▶ _Task goal_
In the material below, starting at the line containing "What is the distance from where" and running through the end, change "closer" to "nearer" and leave everything else unchanged. Return only those lines, without the pictures.
####################
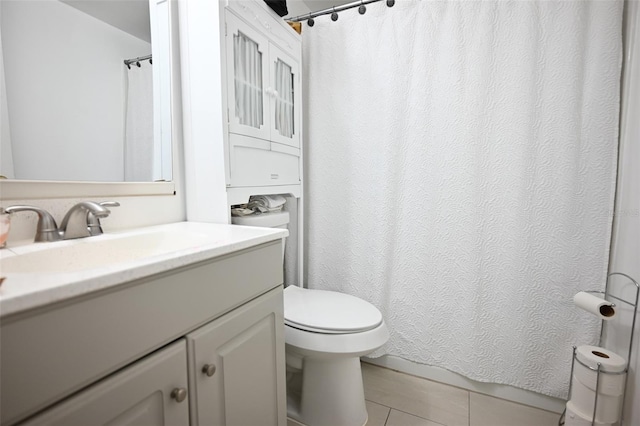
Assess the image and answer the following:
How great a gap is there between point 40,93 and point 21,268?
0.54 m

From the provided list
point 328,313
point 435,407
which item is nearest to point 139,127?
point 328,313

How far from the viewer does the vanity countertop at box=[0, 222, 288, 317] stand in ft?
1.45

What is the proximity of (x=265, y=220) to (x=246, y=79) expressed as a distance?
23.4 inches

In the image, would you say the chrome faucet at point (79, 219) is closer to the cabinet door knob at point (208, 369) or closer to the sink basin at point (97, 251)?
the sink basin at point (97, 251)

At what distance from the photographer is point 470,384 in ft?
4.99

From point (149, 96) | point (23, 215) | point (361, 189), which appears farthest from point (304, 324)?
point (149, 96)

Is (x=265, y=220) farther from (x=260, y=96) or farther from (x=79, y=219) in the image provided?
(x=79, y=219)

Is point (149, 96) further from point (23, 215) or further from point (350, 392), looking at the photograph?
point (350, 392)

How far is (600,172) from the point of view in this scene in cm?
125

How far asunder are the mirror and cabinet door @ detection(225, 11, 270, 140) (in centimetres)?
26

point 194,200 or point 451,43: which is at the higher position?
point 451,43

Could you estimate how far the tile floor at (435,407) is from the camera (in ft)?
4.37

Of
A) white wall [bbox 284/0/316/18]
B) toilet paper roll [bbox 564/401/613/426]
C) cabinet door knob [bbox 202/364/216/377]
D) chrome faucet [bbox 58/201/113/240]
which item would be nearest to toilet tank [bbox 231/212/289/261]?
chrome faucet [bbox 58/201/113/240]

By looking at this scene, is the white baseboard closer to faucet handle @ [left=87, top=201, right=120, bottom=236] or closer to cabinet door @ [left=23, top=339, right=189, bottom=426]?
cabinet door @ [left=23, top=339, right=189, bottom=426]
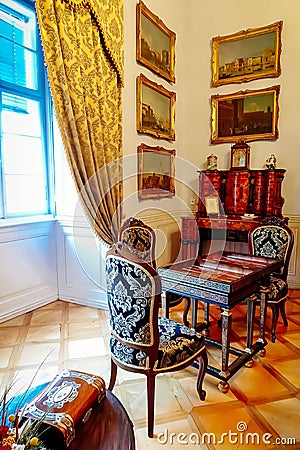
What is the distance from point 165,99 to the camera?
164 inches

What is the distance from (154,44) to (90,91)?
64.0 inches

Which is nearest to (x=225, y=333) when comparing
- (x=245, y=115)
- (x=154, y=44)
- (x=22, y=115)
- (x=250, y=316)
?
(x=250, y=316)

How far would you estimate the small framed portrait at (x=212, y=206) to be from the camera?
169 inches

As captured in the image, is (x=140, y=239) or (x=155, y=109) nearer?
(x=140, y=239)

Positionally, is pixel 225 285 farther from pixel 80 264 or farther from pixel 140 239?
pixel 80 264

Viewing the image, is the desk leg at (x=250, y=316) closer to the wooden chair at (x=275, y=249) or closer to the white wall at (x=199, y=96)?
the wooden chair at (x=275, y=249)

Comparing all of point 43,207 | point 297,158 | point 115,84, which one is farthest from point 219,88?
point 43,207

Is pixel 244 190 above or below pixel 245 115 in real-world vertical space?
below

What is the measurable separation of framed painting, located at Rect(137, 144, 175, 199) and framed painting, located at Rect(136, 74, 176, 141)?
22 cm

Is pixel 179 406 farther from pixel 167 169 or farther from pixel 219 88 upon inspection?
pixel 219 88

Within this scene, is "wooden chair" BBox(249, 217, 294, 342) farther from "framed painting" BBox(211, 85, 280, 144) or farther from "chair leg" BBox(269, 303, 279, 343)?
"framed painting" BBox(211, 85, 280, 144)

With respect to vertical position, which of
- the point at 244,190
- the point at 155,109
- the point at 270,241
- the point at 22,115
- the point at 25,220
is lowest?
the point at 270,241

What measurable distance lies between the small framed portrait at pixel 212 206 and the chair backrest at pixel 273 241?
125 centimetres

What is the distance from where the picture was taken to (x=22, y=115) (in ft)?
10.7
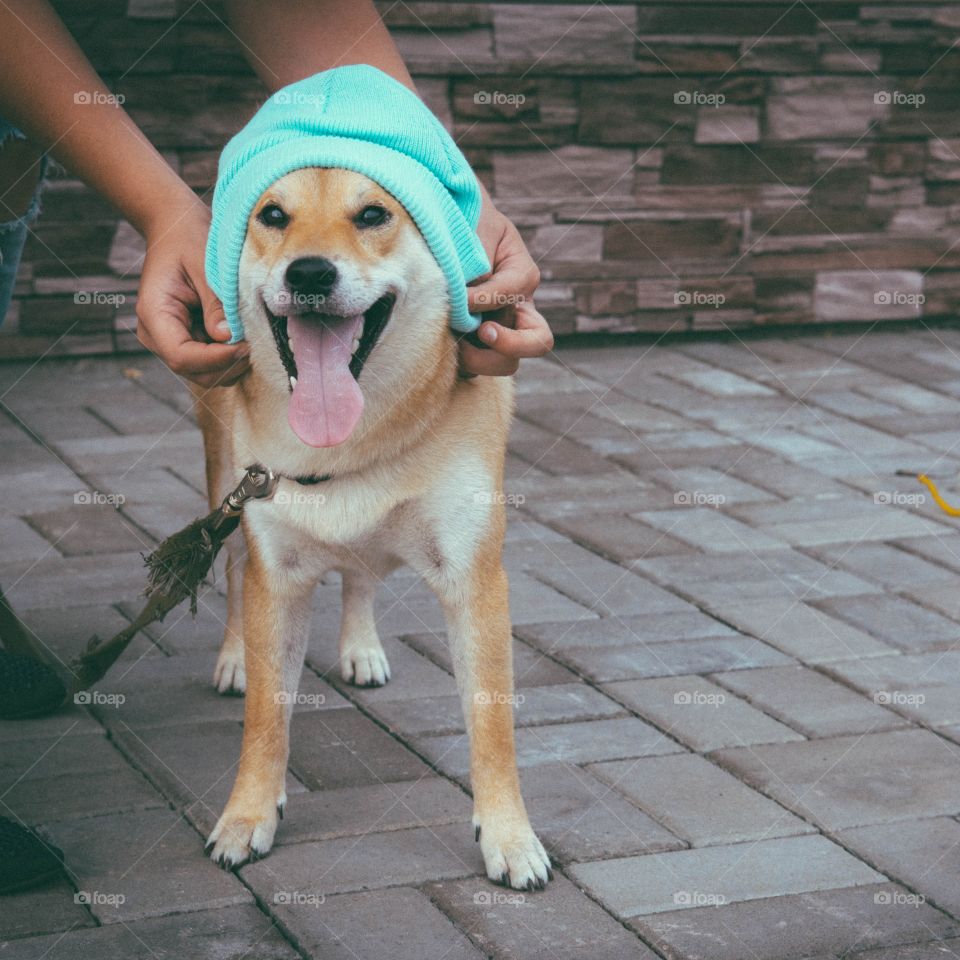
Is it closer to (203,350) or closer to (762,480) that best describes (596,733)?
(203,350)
####################
▶ _Result_
What is the distance from where the picture was taken to (x=22, y=115) (in ft)?
10.7
Is it nearer to (203,350) or nearer to (762,480) that best describes (596,733)?
(203,350)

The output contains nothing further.